Problem: Find the combination of L and K that maximizes output subject to the
constraint that the cost of resources used is C; i.e., maximize Q with respect
to L and K subject to the constraint that vL+rK=C.
Note that maximizing a monotonically increasing function of a variable is equivalent to
maximizing the variable itself. Therefore ln(Q)=(2/3)ln(L)+(1/3)ln(K), a more convenient
expression, is the same as maximizing Q. Therefore
the objective function for the optimization problem is ln(Q)=(2/3)ln(L)+(1/3)ln(K).
Step 1: Form the Langrangian function by subtracting from the objective
function a multiple of the difference between the cost of the resources and the
budget allowed for resources; i.e.,
G= ln(Q) - λ(wL+rK-C)
G= (2/3)ln(L) + (1/3)ln(K) -
λ(wL+rK-C)
where λ is called the Lagrangian multiplier. In effect, this
method imposes a penalty upon any proposed solution that is proportional to the
extent to which the constraint is violated. By choosing the constant of
proportionality large enough the solution can be forced into compliance with the
constraint.
+--
== Written task A ==
In the passage on maximizing output under a cost limit, what is λ called?
== Written task B ==
Write the next part of the passage on maximizing output under a cost limit, picking up after its last sentence.
You won't need the data that comes after this passage.

== Excerpted records ==
+--
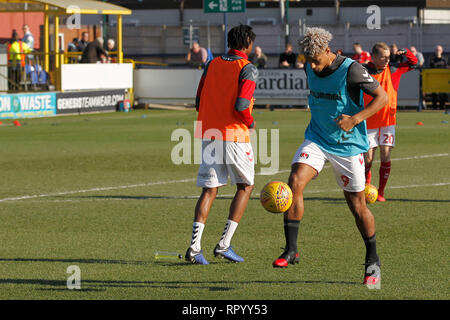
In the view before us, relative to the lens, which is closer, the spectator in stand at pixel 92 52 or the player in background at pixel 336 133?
the player in background at pixel 336 133

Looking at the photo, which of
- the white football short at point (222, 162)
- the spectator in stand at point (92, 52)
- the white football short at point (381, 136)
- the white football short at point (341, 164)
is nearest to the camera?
the white football short at point (341, 164)

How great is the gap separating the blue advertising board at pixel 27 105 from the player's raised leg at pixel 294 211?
66.7ft

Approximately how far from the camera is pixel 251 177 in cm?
894

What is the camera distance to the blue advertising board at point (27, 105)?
27.5 m

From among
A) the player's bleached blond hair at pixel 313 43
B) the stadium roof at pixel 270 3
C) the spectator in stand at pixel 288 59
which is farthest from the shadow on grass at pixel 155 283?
the stadium roof at pixel 270 3

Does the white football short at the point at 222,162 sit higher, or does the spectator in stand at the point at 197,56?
the spectator in stand at the point at 197,56

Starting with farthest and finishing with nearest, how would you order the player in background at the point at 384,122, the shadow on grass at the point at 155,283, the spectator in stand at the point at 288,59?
the spectator in stand at the point at 288,59
the player in background at the point at 384,122
the shadow on grass at the point at 155,283

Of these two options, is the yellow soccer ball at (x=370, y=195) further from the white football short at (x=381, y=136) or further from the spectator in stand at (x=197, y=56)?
the spectator in stand at (x=197, y=56)

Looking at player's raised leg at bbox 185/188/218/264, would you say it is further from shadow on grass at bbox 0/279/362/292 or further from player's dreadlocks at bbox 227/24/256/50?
player's dreadlocks at bbox 227/24/256/50

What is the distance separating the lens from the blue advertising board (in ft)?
90.4

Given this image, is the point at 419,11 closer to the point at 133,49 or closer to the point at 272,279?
the point at 133,49

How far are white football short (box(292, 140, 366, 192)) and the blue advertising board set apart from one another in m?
20.4

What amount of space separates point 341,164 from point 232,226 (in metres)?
1.31
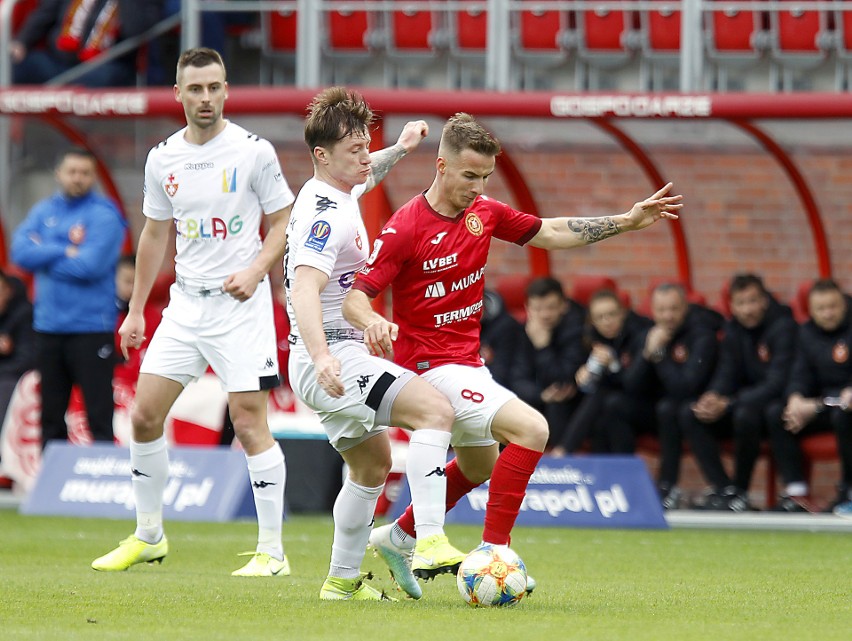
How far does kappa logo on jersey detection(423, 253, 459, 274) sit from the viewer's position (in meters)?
5.54

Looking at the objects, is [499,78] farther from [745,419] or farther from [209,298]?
[209,298]

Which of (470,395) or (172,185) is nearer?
(470,395)

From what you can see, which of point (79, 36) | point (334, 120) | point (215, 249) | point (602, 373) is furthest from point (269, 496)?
point (79, 36)

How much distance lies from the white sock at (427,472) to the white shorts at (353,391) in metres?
0.16

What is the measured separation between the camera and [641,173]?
11633mm

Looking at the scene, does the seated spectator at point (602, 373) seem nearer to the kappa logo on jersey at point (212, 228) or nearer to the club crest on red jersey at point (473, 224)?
the kappa logo on jersey at point (212, 228)

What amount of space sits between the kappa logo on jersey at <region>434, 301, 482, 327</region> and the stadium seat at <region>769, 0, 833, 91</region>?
725 cm

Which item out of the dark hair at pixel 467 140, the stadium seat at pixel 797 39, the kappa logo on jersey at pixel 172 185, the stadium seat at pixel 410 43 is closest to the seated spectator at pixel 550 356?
the stadium seat at pixel 797 39

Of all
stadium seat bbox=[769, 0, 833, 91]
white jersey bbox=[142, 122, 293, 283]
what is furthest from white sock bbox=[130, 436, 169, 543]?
stadium seat bbox=[769, 0, 833, 91]

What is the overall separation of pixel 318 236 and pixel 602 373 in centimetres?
528

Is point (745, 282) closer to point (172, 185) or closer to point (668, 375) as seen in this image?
point (668, 375)

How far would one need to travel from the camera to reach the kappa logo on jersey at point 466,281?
5590 millimetres

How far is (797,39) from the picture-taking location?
39.9 feet

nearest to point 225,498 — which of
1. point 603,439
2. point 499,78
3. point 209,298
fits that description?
point 603,439
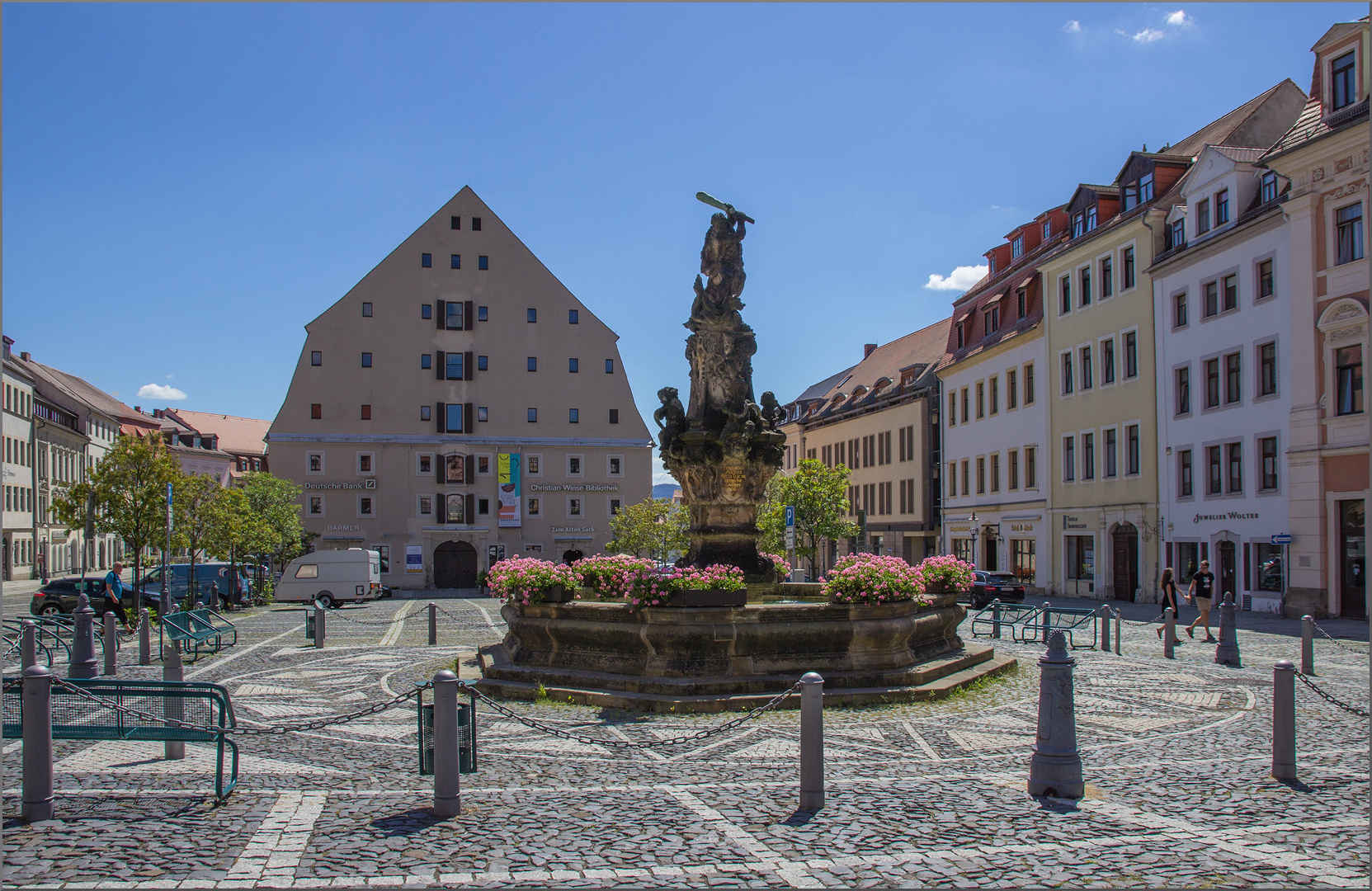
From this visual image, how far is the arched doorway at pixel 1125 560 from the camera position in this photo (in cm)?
+--
== Answer A ==
λ is called the Lagrangian multiplier.

== Answer B ==
Step 2: Find the unconstrained maximum of G with respect to L and
K for a fixed value of λ by finding the values of L and K such that the partial
derivatives of G are equal to zero.
∂G/∂L = (2/3)(1/L) - λw = 0
∂G/∂K = (1/3)(1/K) - λr = 0
Step 3: Solve for the optimal L and K as function of λ; i.e.,
(2/3)(1/L)= λw so L = (2/3)/(λw)
(1/3)(1/K)= λr
so K = (1/3)/(λr)
Step 4: Find a value of λ such that the constraint is satisfied. This is
accomplished by substituting the expressions for L and K in terms of λ into the
constraint and solving for λ.
wL + rK = (2/3)(1/λ) + (1/3)(1/λ) =
1/λ = C so λ = 1/C.
Step 5: Use the value of λ found in Step 4 in the expressions for L end
K found in Step 3 to determine the optimal value of L and K.
L* = (2/3)(C/w)
and
K* = (1/3)C/r).
Step 6: Use the optimal values of L and K found in Step 5 to compute the
optimum level of the objective function.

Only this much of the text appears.